A key example of the need for such modularity and boundaries is emerging in laboratory medicine where centralized code-based databases cannot keep up with rapidly expanding fields, like precision medicine. For instance, it could prove especially hard for new codes to be coined and adopted quickly by the community.
A field such as clinical genomics, with an expanding set of underlying data with interrelated concepts, may prove very hard to code completely. For example, relationships may be hard to capture with individual codes and attempts to do so may begin to stray from the concept of “separating structure from meaning.” Even though one could conceive of adding structure to LOINC to express conceptual relationships to overcome this, it would be quite a retrofit. Finally, a further complication: mainstream coding systems, such as SNOMED and LOINC, overlap in certain areas. As a result, to resolve how they would be used together in rapidly evolving fields, it will be imperative that we map the overlapping concepts and provide guidance for contexts to use one or the other.
AMIA recommends the specification of standards using conventional tools and methods of the present web-economy, that can leverage prevalent information technology and communications infrastructure.”
Using these modern tools may further accelerate the design, acceptance, adoption, and use of LOINC and SNOMED.
AMIA recommends that data sharing should preserve and protect patient and consumer privacy and autonomy.
Recent work has highlighted that laboratory data can be used to identify patients. This is especially relevant for clinical genomic sequence-based data/HLA-typing and rare diseases. Even associating a small part of the genome with an ID publicly can potentially identify the patient. Thus, since LOINC and SNOMED define individual concepts in publicly accessible ways, we may need complementary approaches for certain patient-specific information.
AMIA supports data sharing across the translational spectrum, from animal model bioinformatics to human health outcome data.
The short version of this is that more semantic concepts will need to be encoded in LOINC and/or SNOMED, from ones in bioinformatics like next generation sequencing used in SMART/FHIR Genomics and GA4GH to others- like rare phenotypes in HPO.
AMIA believes in the incorporation of the FAIR data principles (findable, accessible, interoperable and reusable) to optimize the use of resources and data.
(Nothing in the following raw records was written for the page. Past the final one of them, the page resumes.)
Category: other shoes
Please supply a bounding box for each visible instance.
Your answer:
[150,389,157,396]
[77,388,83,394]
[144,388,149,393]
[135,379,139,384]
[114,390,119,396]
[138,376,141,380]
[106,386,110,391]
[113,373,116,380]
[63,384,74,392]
And, HIT standards should support human readability, simplicity, and parsimony.
In short, standards that enable modern APIs, including clinical app development, also provide a powerful way to search by LOINC and SNOMED, which transcends what we can do with older messaging technologies.
AMIA seeks to empower patients through access to, and control of, their personal health information.
Very importantly, API-based technologies can give patients a way to access their EMR and lab data, as required under 2014 rules issued by CMS/CDC/OCR. And, parenthetically, they can also power public health reporting.
Finally, AMIA recognizes the need for metrics to evaluate the costs, complexity, and quality of standards.
So, how should metrics inform us about standards and standards development? Existing standards should have some advantages: their adoption costs are already largely sunk. For example, since v2 captures LOINC and SNOMED, if our metric is simply measuring the ease of using a new code, v2 handles that well.
But the drawbacks we have shown should be measured, too. Can adding codes for the above cases be scaled for the emerging needs of fields like precision medicine? How do we account for addressing a growing need to satisfy the types of queries we need for informatics.
We have identified exactly the type of use cases where a too simple metric will probably fail us in taking – or justifying – decisions. AMIA believes we should revisit what metrics we choose so that we can understand how MU3-based technologies can build our capacity to advance health care.